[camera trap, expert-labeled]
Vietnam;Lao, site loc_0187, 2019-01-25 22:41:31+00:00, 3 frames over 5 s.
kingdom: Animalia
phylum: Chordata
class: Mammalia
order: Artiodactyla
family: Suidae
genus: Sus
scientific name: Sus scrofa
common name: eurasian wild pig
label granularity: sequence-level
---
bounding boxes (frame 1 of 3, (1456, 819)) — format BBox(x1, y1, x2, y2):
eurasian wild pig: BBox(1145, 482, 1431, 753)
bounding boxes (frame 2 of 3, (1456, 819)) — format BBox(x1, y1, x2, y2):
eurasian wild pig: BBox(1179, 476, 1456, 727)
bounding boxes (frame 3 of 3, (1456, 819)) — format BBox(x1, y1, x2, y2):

_ _ _ _

WORK ITEM – Retype every line of the material above without altering anything.

OUTPUT FOR THIS EXERCISE –
[camera trap, expert-labeled]
Vietnam;Lao, site loc_0187, 2019-01-25 22:41:31+00:00, 3 frames over 5 s.
kingdom: Animalia
phylum: Chordata
class: Mammalia
order: Artiodactyla
family: Suidae
genus: Sus
scientific name: Sus scrofa
common name: eurasian wild pig
label granularity: sequence-level
---
bounding boxes (frame 1 of 3, (1456, 819)) — format BBox(x1, y1, x2, y2):
eurasian wild pig: BBox(1145, 482, 1431, 753)
bounding boxes (frame 2 of 3, (1456, 819)) — format BBox(x1, y1, x2, y2):
eurasian wild pig: BBox(1179, 476, 1456, 727)
bounding boxes (frame 3 of 3, (1456, 819)) — format BBox(x1, y1, x2, y2):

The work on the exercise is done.